Zofia Posmysz The Passenger
18.04.2017 - 09.07.2017
The exhibition is accompanying the premiere of the opera The Passenger based on the novel by Zofia Posmysz at the Semperoper Dresden.
Zofia Posmysz was a born writer. She is someone with the highest ethical standards. During 1942–1945 she was a prisoner at Auschwitz-Birkenau. From 1943 until leaving the camp on the Death March, she worked as a clerk in the kitchen and the warehouse, using every moment of the guard’s inattention to write poetry. This youthful poetry, inspired by the poetry of the Skamander group, expressed an aching desire for freedom, love and closeness of family. There was a scream there but also a sense of calmness and a quiet strength.
The dramatic events of the concentration camp formed the mind and the artistic ethics of Zofia Posmysz. She understood that to convey the evil of Auschwitz – which is unimaginable from the perspective of ordinary daily existence – a singular tone and narration was necessary. The Passenger is par excellence embodiment of this strategy. The story does not consider the victim; it was rather written from the point of view of the oppressor, thus referring to what matters the most: the source of the evil. This literary device did not meet with the approval of the communist authorities. In the 1950s and 1960s, the prevailing atmosphere in Poland relied on the need for revenge and condemnation – and not understanding. From the very beginning, Zofia Posmysz knew that the only antidote to evil was to understand its roots.
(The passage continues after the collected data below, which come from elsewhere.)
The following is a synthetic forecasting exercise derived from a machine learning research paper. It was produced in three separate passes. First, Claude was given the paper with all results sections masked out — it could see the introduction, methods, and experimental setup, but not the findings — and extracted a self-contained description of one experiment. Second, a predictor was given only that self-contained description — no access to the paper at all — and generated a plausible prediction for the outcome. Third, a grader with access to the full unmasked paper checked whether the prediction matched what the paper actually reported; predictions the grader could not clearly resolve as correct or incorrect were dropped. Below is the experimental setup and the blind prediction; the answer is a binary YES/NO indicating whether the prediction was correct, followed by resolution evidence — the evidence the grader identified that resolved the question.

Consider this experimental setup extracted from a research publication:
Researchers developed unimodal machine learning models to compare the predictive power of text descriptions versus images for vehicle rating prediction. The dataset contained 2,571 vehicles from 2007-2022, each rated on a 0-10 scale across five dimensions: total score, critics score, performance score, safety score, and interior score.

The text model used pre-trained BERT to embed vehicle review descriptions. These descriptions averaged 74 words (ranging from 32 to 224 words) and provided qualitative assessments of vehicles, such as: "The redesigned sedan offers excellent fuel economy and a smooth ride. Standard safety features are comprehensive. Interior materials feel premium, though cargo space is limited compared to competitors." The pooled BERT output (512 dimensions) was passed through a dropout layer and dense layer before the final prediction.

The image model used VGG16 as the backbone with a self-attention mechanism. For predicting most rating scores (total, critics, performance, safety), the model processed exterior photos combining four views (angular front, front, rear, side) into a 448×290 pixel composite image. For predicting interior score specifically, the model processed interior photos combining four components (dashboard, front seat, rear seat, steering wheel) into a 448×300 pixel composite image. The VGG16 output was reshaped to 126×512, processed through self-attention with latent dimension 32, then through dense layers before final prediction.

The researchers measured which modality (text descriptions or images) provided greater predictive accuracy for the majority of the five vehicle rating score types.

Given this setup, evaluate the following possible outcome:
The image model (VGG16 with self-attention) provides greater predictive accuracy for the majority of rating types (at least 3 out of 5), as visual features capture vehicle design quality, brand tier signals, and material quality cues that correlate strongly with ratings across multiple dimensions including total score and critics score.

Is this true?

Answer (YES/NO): NO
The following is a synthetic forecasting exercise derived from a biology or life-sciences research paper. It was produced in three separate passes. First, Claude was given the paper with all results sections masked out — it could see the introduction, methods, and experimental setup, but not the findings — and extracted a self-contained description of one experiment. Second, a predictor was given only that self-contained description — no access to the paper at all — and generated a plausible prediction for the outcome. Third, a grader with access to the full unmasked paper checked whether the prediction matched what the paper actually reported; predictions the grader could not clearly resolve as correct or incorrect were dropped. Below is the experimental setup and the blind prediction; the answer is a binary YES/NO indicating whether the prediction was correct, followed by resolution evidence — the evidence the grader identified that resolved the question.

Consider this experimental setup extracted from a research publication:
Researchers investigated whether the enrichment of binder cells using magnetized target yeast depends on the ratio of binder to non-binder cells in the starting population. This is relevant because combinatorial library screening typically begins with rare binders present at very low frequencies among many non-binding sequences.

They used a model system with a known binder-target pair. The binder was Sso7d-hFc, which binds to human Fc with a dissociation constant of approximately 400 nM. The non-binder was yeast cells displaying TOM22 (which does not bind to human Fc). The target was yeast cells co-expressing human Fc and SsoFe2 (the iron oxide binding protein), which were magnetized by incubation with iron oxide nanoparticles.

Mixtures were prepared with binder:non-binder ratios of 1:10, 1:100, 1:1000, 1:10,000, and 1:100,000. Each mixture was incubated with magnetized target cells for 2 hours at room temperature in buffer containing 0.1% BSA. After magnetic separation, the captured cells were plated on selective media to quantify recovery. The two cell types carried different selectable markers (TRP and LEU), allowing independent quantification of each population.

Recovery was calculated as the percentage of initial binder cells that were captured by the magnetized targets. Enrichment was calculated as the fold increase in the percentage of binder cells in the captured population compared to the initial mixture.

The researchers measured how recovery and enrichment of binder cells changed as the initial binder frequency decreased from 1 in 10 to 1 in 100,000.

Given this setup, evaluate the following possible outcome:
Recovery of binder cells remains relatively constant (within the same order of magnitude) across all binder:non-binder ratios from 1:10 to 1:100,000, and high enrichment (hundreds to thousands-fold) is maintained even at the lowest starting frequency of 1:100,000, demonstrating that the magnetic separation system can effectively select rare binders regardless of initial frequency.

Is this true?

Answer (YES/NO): NO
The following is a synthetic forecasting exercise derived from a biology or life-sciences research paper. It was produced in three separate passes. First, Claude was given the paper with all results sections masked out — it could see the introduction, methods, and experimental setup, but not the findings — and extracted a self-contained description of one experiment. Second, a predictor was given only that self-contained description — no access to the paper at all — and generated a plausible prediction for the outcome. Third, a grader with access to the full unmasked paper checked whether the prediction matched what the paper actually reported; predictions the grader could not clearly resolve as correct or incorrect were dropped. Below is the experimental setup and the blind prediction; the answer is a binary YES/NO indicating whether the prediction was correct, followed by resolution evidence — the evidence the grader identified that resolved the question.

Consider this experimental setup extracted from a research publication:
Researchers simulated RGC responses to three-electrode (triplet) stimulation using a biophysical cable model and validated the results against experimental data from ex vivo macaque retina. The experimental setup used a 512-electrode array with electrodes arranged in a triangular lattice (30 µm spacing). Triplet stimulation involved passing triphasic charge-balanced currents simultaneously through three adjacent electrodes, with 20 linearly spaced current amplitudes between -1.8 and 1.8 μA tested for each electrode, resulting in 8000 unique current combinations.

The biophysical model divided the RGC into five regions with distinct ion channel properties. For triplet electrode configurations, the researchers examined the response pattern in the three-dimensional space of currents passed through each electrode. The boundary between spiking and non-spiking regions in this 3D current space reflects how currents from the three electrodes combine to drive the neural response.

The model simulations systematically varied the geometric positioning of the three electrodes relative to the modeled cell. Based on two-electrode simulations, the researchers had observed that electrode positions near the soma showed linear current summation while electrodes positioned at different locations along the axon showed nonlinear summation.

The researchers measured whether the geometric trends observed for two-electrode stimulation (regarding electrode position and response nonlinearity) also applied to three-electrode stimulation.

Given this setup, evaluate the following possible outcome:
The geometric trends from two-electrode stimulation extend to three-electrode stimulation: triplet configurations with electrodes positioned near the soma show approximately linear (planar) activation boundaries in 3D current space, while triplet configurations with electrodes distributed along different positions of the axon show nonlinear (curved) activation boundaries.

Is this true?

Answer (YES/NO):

The Passenger is a literary phenomenon – the story of an SS-woman who on board ship recognises an ex-prisoner that has undergone a multitude of media transformations. It started off as a radio play, was then turned into a novel and a film script for the tragically unfinished film by Andrzej Munk, finally to become a libretto for the opera with music by Mieczysław Weinberg. Each new reworking had a slightly different interpretative angle and emphasis. However, the main source of the power of The Passenger is that its message was borne out of the human need to understand one’s own suffering and explain the evil behind it.